Die Berufung hatte Erfolg. Das Finanzgericht ging zwar - wie das Finanzamt - davon aus, daß in der Verpachtung des Fremdenheims keine Aufgabe des Betriebs im Sinne des § 16 Abs. 3 EStG zu sehen sei und demnach der Verkauf im Jahre 1953 eine Betriebsveräußerung (§ 16 Abs. 1 EStG) darstelle. Das Finanzgericht meinte aber, in dem Augenblick, in dem die Steuerpflichtige den Betrieb verkauft habe, seien der Pachtvertrag aufgehoben und die Steuerpflichtige wieder Inhaberin des laufenden Betriebs geworden. Sie habe den Betrieb demnach Anfang 1953 wieder eröffnet und dann verkauft. Wäre die Steuerpflichtige buchführungspflichtig gewesen, so hätte sie eine Eröffnungsbilanz aufstellen müssen. Jedenfalls müsse die Steuerpflichtige zur Feststellung eines Veräußerungsgewinns so behandelt werden, als ob sie eine Eröffnungsbilanz Anfang 1953 aufgestellt hätte.
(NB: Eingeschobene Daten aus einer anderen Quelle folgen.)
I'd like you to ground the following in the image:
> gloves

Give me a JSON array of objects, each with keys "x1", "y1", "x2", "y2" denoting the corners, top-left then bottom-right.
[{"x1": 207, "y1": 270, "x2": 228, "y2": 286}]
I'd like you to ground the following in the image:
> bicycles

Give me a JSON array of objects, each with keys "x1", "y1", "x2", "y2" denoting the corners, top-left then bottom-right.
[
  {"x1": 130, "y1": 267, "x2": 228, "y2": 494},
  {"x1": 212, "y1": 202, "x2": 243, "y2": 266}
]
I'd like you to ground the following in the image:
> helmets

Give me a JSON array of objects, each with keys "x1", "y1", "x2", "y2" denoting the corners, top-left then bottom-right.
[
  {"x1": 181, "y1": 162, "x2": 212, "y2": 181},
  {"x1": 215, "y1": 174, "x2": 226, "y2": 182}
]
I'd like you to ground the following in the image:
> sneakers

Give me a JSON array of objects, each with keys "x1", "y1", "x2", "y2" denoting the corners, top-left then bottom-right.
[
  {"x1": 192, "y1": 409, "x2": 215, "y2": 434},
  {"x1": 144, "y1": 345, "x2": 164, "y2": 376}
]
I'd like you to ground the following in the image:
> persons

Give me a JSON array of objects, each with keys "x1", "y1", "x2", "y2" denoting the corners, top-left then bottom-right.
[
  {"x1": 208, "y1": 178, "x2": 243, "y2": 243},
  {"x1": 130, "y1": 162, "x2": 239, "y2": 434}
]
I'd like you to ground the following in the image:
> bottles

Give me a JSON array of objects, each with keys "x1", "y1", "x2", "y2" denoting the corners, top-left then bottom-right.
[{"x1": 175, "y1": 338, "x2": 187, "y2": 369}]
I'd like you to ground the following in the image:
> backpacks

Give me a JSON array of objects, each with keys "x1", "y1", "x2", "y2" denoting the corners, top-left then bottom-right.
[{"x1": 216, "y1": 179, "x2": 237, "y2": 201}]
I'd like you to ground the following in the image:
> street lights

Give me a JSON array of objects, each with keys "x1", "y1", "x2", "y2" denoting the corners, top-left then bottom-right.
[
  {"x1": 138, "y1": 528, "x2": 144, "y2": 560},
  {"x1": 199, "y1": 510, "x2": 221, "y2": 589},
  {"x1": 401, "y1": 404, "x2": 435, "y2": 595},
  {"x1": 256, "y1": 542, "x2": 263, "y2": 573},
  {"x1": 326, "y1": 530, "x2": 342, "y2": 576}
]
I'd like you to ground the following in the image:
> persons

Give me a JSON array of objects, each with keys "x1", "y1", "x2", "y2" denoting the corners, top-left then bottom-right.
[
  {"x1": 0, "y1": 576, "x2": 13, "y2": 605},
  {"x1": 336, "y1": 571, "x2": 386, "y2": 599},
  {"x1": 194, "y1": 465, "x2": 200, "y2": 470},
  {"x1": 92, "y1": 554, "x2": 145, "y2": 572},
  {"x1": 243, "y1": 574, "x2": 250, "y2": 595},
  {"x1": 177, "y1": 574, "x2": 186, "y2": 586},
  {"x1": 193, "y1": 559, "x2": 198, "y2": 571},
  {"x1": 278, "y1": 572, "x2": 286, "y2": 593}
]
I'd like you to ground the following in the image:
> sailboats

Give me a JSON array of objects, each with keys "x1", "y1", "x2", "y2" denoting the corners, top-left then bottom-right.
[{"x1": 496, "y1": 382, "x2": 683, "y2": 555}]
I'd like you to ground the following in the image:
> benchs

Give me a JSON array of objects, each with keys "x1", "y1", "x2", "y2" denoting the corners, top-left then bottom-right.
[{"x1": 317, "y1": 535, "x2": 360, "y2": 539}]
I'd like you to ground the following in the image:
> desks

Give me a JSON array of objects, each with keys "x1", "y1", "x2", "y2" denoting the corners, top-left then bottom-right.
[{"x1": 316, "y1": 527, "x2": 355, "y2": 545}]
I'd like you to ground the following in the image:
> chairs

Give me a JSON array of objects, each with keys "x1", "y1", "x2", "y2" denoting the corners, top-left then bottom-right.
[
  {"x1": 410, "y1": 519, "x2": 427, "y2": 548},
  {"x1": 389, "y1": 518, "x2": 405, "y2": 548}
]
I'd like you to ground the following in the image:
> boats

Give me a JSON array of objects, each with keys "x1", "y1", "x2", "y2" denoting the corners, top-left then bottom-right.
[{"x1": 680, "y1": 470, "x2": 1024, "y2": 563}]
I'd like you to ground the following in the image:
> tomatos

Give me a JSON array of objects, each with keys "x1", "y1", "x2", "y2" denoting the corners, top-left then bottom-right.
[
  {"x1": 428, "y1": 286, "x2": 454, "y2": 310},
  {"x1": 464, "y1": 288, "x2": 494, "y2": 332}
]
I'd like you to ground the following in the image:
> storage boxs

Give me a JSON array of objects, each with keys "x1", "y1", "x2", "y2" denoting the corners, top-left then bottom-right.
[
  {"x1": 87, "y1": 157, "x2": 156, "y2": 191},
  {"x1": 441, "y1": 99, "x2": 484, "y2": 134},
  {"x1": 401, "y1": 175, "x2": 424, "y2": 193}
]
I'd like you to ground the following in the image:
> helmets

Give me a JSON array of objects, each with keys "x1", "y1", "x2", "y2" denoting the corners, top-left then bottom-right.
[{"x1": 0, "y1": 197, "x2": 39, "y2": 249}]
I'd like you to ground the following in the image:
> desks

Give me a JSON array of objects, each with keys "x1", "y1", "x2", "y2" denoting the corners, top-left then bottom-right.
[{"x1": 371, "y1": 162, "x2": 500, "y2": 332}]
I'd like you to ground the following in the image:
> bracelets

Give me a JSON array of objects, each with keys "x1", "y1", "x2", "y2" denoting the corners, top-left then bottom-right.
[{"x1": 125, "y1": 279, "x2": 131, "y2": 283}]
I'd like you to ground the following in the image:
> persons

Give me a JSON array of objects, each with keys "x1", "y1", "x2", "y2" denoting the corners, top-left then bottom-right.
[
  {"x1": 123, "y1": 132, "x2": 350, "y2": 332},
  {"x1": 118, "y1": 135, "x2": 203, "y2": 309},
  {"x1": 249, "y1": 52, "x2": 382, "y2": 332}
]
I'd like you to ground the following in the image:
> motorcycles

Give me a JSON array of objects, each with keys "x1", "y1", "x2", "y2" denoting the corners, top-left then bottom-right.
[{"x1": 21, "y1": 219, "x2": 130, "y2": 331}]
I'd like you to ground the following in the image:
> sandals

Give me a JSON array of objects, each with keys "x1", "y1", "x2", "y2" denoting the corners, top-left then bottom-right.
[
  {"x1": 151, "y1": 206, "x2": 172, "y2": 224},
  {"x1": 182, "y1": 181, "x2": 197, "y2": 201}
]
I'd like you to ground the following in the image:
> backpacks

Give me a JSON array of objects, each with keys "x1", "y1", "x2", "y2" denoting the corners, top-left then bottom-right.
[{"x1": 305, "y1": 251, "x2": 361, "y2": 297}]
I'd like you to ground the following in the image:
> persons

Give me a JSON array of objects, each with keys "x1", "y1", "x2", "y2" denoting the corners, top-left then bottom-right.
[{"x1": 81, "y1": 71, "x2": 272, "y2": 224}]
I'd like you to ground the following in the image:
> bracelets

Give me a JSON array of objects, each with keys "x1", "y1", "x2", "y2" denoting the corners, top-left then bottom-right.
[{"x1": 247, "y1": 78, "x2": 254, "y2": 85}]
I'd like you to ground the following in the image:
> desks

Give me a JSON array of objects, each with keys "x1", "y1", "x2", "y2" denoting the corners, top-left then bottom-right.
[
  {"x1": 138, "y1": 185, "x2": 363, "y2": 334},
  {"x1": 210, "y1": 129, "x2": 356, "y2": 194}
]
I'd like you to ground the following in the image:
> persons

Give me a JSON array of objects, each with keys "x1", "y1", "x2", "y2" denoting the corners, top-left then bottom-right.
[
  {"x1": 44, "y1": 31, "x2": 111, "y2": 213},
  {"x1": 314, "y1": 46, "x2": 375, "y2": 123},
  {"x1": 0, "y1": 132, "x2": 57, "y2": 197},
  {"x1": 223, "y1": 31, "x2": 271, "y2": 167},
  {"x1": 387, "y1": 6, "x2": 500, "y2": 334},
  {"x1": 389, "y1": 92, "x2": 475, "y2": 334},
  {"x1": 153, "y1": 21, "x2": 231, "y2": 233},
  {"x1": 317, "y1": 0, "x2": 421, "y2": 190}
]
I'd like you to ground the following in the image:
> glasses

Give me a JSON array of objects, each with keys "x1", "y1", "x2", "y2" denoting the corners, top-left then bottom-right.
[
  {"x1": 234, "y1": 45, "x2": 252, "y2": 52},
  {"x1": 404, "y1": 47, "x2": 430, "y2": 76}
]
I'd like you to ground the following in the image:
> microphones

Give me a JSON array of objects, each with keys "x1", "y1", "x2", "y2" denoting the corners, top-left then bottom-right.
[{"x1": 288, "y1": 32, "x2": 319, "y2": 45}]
Diese Bilanz sei nach den allgemeinen Grundsätzen des § 6 EStG aufzustellen. Denn durch die Währungsumstellung sei der Bilanzenzusammenhang unterbrochen worden und die Wiederanknüpfung an die alten Werte vor der Verpachtung unmöglich geworden. Sonach seien die Gegenstände des Betriebsvermögens in der Eröffnungsbilanz mit dem Wiederbeschaffungswert (Teilwert) anzusetzen, der nach den gesamten Umständen dem Veräußerungspreis entspreche. Ein steuerpflichtiger Veräußerungsgewinn sei deshalb nicht entstanden.
Der Bundesminister der Finanzen ist gemäß § 287 Ziff. 2 AO dem Verfahren beigetreten.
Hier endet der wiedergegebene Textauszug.